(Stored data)
---*---

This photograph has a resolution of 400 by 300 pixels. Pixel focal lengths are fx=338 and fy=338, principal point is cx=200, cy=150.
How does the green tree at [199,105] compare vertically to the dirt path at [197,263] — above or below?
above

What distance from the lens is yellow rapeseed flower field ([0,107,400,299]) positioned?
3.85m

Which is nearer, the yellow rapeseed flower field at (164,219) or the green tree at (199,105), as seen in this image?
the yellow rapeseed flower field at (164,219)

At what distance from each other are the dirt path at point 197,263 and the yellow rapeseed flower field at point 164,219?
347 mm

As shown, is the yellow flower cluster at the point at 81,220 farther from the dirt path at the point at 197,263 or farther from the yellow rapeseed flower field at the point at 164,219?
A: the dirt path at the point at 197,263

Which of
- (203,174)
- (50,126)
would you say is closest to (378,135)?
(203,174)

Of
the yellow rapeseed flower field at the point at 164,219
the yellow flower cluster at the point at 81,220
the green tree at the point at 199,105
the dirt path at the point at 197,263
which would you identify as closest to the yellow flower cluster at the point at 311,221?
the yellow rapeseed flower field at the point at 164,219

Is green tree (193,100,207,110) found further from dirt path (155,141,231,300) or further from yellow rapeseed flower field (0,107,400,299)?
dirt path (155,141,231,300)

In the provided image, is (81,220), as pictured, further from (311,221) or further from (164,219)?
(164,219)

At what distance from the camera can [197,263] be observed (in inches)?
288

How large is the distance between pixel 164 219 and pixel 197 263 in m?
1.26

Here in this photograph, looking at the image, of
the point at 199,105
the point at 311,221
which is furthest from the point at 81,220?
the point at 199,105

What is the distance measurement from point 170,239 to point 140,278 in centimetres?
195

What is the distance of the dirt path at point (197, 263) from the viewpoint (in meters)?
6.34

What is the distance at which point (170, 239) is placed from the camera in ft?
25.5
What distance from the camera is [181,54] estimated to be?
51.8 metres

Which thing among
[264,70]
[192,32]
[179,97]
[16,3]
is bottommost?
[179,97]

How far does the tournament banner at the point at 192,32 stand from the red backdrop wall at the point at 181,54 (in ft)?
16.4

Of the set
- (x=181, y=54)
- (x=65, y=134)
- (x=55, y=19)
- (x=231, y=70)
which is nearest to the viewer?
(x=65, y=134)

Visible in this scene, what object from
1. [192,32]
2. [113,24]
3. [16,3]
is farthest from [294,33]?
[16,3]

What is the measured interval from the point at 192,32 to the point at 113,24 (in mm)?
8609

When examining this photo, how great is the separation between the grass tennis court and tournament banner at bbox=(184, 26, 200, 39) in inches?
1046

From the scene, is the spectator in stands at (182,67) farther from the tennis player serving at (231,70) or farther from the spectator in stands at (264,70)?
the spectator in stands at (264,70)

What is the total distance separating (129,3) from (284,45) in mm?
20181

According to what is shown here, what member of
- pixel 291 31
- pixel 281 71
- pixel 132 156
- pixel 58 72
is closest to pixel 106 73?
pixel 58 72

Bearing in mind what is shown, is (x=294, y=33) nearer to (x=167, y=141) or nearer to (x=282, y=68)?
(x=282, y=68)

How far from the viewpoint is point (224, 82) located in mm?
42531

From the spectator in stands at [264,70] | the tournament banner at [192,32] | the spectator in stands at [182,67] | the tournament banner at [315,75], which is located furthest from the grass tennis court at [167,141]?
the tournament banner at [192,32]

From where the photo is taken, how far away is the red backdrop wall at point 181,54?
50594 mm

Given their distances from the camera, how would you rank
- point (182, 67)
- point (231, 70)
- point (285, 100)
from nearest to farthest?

---*---

• **Problem to work on**: Please print the material above again word for word, starting at the line that contains "Given their distances" and ending at the last line of the material.

• **Reply to the task**:
Given their distances from the camera, how would you rank
- point (182, 67)
- point (231, 70)
- point (285, 100)
from nearest to farthest?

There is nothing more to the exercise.